Aug 27, 2021

Rafael Montenegro-Burke one of Seven Temerty Medicine Researchers to Receive Connaught Awards

Research, Faculty & Staff
Professor Rafael Montenegro-Burke
Professor Rafael Montenegro-Burke
By Jovana Drinjakovic

Moving to a new country to start a lab is daunting at the best of times — but doing so in the pandemic poses its own challenges, as University of Toronto Professor Rafael Montenegro-Burke found out.

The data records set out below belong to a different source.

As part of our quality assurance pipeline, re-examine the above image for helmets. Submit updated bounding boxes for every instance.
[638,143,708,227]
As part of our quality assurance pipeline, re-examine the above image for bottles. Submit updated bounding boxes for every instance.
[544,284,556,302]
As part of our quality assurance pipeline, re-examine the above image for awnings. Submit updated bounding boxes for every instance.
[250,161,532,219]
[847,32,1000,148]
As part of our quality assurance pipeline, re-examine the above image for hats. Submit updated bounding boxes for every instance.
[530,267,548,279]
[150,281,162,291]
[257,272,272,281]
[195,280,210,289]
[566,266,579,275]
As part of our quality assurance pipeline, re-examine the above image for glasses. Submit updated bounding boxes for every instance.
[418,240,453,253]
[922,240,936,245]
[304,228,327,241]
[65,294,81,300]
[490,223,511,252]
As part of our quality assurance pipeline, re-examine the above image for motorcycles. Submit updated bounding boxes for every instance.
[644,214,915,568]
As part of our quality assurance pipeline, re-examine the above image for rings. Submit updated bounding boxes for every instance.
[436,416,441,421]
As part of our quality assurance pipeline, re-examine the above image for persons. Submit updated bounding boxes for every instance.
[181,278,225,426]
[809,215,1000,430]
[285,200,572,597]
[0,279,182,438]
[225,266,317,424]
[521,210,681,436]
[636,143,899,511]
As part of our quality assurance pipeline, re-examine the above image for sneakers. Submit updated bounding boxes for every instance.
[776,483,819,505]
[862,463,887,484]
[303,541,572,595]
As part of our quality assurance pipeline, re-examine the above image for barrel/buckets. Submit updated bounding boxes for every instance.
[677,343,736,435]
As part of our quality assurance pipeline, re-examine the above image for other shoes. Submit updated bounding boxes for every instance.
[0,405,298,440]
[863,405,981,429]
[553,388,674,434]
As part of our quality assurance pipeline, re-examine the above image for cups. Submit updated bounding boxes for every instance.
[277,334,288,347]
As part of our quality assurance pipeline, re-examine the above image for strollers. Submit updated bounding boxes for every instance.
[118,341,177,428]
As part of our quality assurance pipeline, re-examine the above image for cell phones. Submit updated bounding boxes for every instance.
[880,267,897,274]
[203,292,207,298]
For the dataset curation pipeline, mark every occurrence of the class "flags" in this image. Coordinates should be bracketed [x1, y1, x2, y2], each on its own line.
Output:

First there was the long-winded road trip to Toronto with his wife and two dogs from their previous home in San Diego, while waiting for a work permit to cross the border.

Montenegro-Burke describes the journey as ‘something out of an apocalypse movie,’ from avoiding contact with strangers to eating drive-thru meals and wiping clean a new hotel room each night.

He finally joined the Donnelly Centre for Cellular and Biomolecular Research and the department of molecular genetics in fall 2020, and built a research program in metabolomics — an emerging field that draws on molecular biology, engineering, computer science and other areas to illuminate metabolites, which are small chemical compounds produced by the body that influence health and disease.

Now, Montenegro-Burke is one of seven scientists in the Temerty Faculty of Medicine who will receive U of T Connaught Awards, which foster excellence in research and innovation through support for new faculty members who are launching their academic careers.

The University allocated $1 million in this year’s competition, supporting 53 recipients in all with up to $20,000 each.

Three researchers from the department of occupational science and occupational therapy will also receive awards: Suryani Hamdani, for work on mental health care experiences of adults with intellectual disabilities, and Emily Ho for her project on determinants of participation in youth with musculoskeletal disabilities. Emily Nalder received funding for development of an online, occupational-based intervention for postsecondary student mental health.

Two researchers from nutritional sciences are also recipients — Jacqueline Beaudry and Vasanti Malik — along with Kristin Musselman from the department of physical therapy.

Montenegro-Burke will use the funding to develop new chemistry approaches for the identification of lipid molecules, scarce metabolites that have been linked to inflammation in the gut and irritable bowel syndrome.

Mapping out metabolites is a mammoth task considering that humans produce an estimated one million distinct chemicals, only a fraction of which have been detected.

“The biggest challenge in metabolomics research is that we know there are many more compounds than we can detect,” says Montenegro-Burke. “And these metabolites are produced only by human cells. That’s not including the metabolites produced by the hundreds of species of bacteria in the gut microbiome, for example.”

The term ‘metabolome’ describes a complete set of lipids, sugars, amino-acids and other small molecules produced in enzymatic reactions. They come in a variety of shapes with the potential to interact with a wide range of cellular components and to regulate essentially all bioprocesses.

Montenegro-Burke and other scientists believe that this vast and untapped chemical diversity holds clues to how the body works when it is healthy and what goes wrong in disease.

The ultimate goal of developing new technology, he says, is to answer biological questions such as: Are the individual blood stem cells metabolically different and how does this affect their ability to give birth to all the different cell types in the blood?

He is collaborating on this project with Stephanie Xie and John Dick’s group at the Princess Margaret Cancer Centre, and with Aaron Wheeler, a professor of chemistry in the Donnelly Centre, with whom he is developing a miniaturized platform based on the microfluidics technology for the analysis of individual stem cells.

He’s also working with Dr. Sheila Singh’s group at McMaster University to identify metabolic differences between healthy brain stem cells and those driving medulloblastoma, a type of brain cancer, that could be exploited to selectively destroy the cancer cells.

In addition to the human metabolome, Montenegro-Burke is working to shed light on the metabolic diversity across the tree of life. He has teamed with groups working with bacteria, yeast, flies, worms and mammalian cells to try to piece a picture of chemical diversity in all these different research models.

By integrating the metabolome data with various other data, including gene and protein expression data, as well as the effects of mutations, it should be possible to untangle what some metabolites do and how they are made.

With so much waiting to be discovered, no wonder he has a multitude of projects on the go. “The complexity of the metabolic machinery is just so big that we cannot even give it a number,” he says. “And that’s exciting, it keeps us busy.”